Add in features like image stabilization and updated optics and this lens could be a great option for going long without costing a fortune. Thus, let’s dig in and see what this lens has to offer.
Firstly, the Nikon AF-S NIKKOR 200-500mm f/5.6E ED VR has a constant aperture which makes it a step ahead of third-party alternatives which generally have variable apertures. This makes the lens faster and more suitable fur use with teleconverters. As for specific features, the lens has been designed with the wildlife, action, and event photographer in mind, at a reasonable price point.
The lens works equally well on FX and DX formats, with a constant f/5.6 aperture for smooth, blurred backgrounds. Focal length is just as important for quality bokeh, which means that longer lengths and constant aperture produce the best results. Vibration Reduction in sport mode aims to give 4.5 stops which is a much-needed item on long telephoto lenses.

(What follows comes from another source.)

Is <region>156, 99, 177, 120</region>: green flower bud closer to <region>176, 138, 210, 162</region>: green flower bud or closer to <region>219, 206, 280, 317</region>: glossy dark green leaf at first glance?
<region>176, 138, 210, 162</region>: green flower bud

The general aperture range on this lens goes from f/5.6-f/32 and houses 19 elements in 12 groups, three ED Glass Elements with two of them being extra-low dispersion lens elements, with a front Super Integrated Coating. Inside are nine rounded diaphragm blades, with all the focusing done internally by an AF-S (Silent Wave Motor). Upfront is a 95mm filter thread and everything weighs in at a chunky 2300g.
Covering such a long focal length means the zoom ring moves with 180 degrees of rotation. Luckily, there is a switch for locking the focal length at 200 or 500mm.
There are also four other switches on the side of the lens which include the auto and manual focusing switch, focus limiter with the options of full range or six meters to infinity, vibration reduction (VR) on and off, and the switch for two modes of vibration reduction – Normal and Sports.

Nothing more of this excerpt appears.